(Dataset excerpt)

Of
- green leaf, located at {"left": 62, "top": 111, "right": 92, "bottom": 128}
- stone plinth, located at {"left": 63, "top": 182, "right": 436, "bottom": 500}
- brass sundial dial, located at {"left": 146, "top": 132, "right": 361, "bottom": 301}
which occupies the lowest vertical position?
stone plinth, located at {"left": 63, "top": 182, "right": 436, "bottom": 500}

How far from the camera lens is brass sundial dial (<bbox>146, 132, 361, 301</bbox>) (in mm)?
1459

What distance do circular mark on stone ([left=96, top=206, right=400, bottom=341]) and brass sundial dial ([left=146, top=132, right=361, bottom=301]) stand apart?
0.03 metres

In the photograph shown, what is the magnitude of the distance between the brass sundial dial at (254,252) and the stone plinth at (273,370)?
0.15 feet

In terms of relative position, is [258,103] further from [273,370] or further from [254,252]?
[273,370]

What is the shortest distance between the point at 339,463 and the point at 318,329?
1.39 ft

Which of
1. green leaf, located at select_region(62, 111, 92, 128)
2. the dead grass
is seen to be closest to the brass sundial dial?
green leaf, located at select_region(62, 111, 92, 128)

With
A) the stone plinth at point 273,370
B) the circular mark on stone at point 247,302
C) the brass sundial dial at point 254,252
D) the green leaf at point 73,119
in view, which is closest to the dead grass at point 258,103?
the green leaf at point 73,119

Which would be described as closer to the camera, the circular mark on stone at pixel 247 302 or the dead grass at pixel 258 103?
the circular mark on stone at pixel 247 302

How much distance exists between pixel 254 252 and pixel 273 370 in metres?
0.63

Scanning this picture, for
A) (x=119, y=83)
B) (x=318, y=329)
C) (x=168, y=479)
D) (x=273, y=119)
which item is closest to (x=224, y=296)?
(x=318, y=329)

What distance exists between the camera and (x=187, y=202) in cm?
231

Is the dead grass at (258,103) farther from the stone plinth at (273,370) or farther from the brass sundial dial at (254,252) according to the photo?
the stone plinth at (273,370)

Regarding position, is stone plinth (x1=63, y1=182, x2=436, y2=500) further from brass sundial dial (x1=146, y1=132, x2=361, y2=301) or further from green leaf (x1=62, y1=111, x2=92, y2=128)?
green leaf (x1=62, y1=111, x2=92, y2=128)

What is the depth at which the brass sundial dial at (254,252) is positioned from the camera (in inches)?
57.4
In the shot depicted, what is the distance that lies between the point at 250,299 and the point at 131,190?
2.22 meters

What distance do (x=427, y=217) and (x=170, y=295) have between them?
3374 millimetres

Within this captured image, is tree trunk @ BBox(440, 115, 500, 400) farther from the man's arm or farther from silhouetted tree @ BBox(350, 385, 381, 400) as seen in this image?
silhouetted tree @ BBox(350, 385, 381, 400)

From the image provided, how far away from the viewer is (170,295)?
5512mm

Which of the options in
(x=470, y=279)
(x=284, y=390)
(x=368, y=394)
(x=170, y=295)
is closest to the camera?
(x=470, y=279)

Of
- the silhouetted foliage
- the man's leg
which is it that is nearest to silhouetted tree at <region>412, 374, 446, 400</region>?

Given task — Copy the lines again, starting at the line that has "From the image" and stopping after the last line. In each answer, add 32 to every number, whether it is a distance or a coordinate.

Output —
From the image provided, how far away from the viewer is (170,295)?
5544mm

Which of the options in
(x=470, y=279)
(x=284, y=390)
(x=368, y=394)
(x=170, y=295)
is closest to the camera?
(x=502, y=311)

Of
- the silhouetted foliage
- the man's leg
which is it that is nearest to silhouetted tree at <region>412, 374, 446, 400</region>?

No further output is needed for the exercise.